Direct-Dialing: A Tonic for Depression

DIRECT — the Depression Information Resource and Education Centre (Toll-Free) — is a non-profit service designed to provide information and education about depression to the public and healthcare professionals. The service couldn’t be much easier or handier: The only high-tech equipment required to log on is a touch-tone telephone (though there’s also an Internet address for those who simply must use their computer link).

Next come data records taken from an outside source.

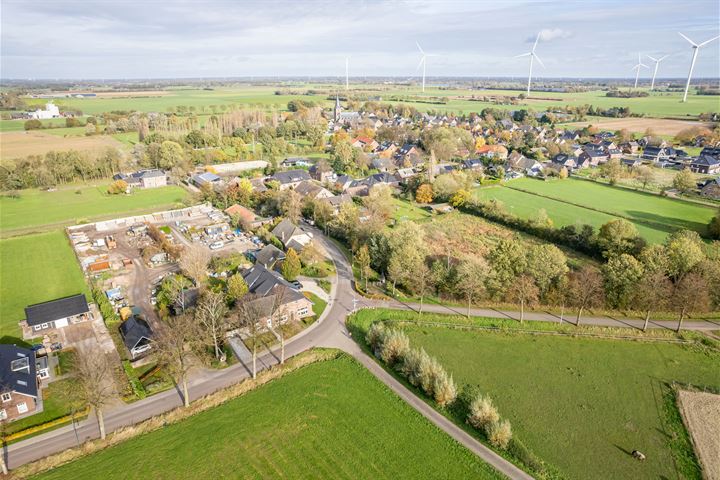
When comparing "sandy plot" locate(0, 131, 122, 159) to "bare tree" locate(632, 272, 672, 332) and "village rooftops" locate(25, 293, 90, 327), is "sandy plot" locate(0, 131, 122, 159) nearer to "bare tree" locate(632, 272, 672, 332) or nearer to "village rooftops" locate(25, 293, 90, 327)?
"village rooftops" locate(25, 293, 90, 327)

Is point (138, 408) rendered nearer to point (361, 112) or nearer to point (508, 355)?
point (508, 355)

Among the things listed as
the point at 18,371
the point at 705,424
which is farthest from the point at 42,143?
the point at 705,424

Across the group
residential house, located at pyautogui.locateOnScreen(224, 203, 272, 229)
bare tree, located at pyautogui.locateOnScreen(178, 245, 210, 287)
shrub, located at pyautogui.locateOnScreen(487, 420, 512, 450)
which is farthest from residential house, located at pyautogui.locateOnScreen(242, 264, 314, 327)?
residential house, located at pyautogui.locateOnScreen(224, 203, 272, 229)

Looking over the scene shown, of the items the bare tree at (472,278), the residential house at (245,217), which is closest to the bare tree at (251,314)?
the bare tree at (472,278)

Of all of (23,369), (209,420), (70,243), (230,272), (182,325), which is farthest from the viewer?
(70,243)

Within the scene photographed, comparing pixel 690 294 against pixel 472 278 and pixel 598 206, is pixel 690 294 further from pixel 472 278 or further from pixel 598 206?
pixel 598 206

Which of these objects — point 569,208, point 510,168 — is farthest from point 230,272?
point 510,168
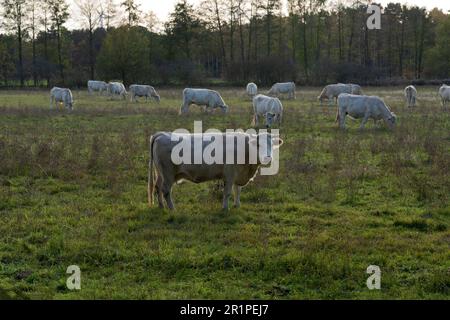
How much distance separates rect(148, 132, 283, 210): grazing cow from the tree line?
161 ft

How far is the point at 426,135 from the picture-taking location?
54.9 feet

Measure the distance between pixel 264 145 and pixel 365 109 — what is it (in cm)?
1147

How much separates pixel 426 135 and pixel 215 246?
39.2 feet

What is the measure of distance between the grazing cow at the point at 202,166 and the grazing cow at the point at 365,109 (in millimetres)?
10884

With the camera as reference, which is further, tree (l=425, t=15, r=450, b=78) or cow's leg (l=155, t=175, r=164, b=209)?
tree (l=425, t=15, r=450, b=78)

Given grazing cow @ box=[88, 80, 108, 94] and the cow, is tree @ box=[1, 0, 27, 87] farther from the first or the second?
the cow

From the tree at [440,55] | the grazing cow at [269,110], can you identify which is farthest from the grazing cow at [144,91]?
the tree at [440,55]

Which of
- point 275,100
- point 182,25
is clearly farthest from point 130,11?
point 275,100

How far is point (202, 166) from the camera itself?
9016 millimetres

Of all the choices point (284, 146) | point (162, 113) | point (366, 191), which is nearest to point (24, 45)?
point (162, 113)

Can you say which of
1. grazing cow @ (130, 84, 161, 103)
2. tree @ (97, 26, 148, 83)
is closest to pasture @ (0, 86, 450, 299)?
grazing cow @ (130, 84, 161, 103)

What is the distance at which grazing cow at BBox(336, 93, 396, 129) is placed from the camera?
19359 mm

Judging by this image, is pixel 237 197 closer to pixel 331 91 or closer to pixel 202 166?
pixel 202 166

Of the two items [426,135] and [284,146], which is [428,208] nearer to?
[284,146]
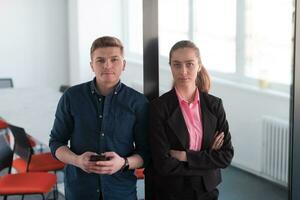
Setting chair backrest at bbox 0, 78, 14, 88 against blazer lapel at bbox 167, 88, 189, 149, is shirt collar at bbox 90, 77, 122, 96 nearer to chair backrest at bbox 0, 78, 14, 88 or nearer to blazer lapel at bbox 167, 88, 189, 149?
blazer lapel at bbox 167, 88, 189, 149

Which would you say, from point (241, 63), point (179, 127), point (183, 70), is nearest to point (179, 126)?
point (179, 127)

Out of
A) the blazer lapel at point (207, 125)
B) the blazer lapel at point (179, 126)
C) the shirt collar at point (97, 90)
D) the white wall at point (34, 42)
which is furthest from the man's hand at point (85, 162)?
the white wall at point (34, 42)

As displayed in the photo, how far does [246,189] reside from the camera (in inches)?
184

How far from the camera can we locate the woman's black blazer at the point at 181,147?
212 centimetres

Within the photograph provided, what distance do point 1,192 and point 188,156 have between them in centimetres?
169

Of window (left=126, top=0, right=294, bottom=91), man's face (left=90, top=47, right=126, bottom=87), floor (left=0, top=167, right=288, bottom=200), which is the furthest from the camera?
window (left=126, top=0, right=294, bottom=91)

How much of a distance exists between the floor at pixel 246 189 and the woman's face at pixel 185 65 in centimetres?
253

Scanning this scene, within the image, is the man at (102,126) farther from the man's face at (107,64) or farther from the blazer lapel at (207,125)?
the blazer lapel at (207,125)

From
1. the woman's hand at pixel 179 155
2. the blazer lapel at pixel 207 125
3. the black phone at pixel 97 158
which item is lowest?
the woman's hand at pixel 179 155

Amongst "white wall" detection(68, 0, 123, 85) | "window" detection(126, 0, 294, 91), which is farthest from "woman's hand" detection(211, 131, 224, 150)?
"white wall" detection(68, 0, 123, 85)

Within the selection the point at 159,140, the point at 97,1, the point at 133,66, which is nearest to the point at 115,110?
the point at 159,140

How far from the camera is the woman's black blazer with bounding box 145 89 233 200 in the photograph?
2.12 meters

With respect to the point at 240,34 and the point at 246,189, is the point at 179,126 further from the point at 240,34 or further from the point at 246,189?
the point at 240,34

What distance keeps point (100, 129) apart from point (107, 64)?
280 mm
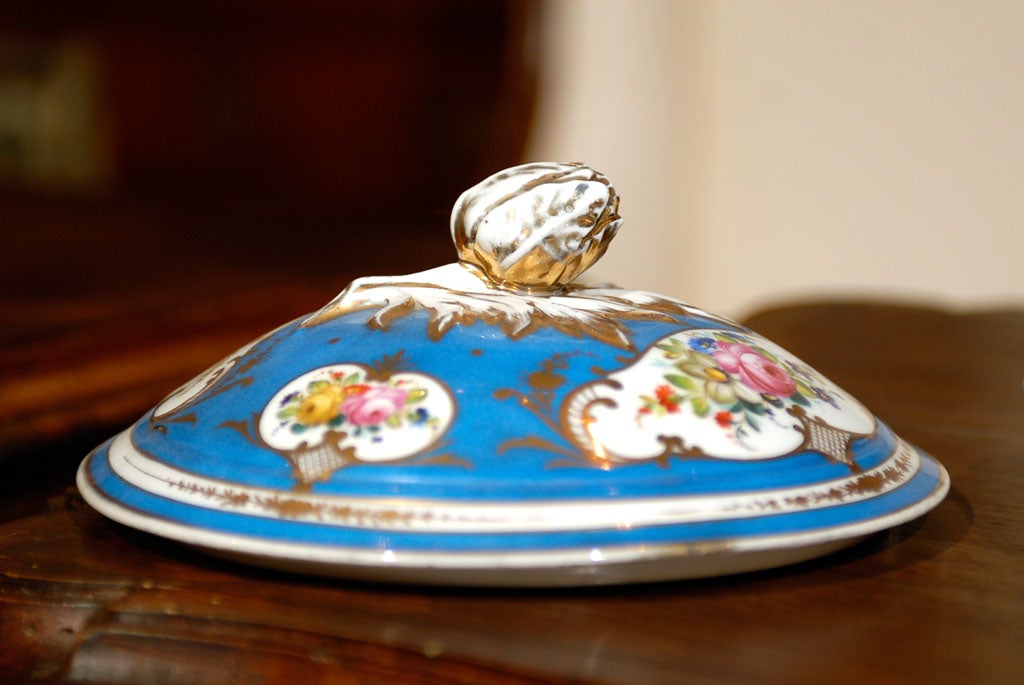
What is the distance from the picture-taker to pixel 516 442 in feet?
1.44

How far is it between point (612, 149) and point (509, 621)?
1546 mm

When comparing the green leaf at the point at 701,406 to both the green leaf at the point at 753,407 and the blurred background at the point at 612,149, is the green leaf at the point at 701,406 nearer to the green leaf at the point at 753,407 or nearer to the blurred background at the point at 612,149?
the green leaf at the point at 753,407

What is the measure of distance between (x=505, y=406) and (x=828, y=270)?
151 cm

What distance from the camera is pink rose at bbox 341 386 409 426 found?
46 centimetres

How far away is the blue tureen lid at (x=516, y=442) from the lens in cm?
42

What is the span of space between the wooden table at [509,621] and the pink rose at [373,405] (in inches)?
2.6

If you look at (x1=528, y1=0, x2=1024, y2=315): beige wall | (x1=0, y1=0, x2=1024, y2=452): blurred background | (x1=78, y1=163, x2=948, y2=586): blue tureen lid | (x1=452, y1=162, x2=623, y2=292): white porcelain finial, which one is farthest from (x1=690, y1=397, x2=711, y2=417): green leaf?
(x1=528, y1=0, x2=1024, y2=315): beige wall

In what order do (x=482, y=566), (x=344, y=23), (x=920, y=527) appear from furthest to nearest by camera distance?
(x=344, y=23), (x=920, y=527), (x=482, y=566)

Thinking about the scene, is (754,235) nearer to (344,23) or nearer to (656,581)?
(344,23)

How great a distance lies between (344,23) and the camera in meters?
2.51

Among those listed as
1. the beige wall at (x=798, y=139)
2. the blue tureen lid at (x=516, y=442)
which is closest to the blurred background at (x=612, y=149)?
the beige wall at (x=798, y=139)

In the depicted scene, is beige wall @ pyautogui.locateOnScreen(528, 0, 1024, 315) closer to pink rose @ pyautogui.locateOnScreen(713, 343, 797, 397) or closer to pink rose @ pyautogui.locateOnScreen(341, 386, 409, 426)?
pink rose @ pyautogui.locateOnScreen(713, 343, 797, 397)

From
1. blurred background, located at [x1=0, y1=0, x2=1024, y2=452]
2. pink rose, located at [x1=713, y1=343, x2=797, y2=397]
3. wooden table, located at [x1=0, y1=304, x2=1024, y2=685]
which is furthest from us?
blurred background, located at [x1=0, y1=0, x2=1024, y2=452]

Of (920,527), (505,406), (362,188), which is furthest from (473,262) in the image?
(362,188)
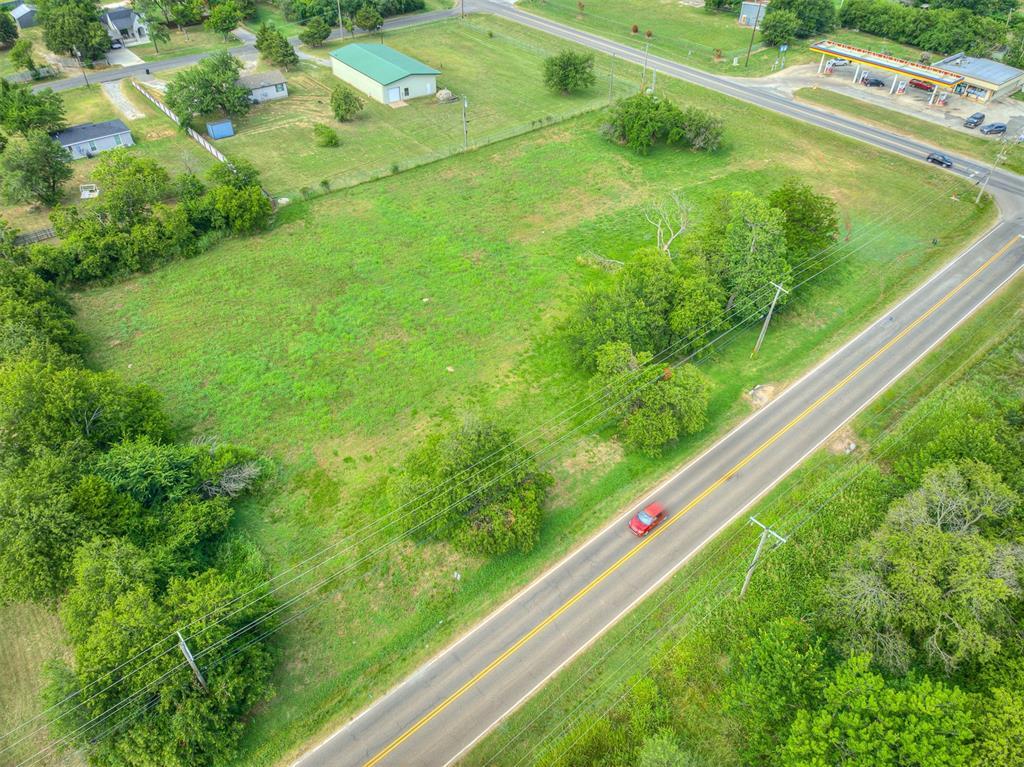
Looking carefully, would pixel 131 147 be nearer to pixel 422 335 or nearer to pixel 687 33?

DIRECT is actually two services, a phone line for physicians that’s designed as a clinical reference system, and a public service to provide information about depression and bipolar (manic-depressive) disorders. When DIRECT was launched by McMaster University in Hamilton, Ont., in May 1996 (with funding from five pharmaceutical companies), the 1-888 line for physicians was available nationwide, but the public line was only accessible in Ontario. In October, the public line goes national on a trial basis — with luck, just ahead of National Mental Illness Awareness Week (Oct. 12-18).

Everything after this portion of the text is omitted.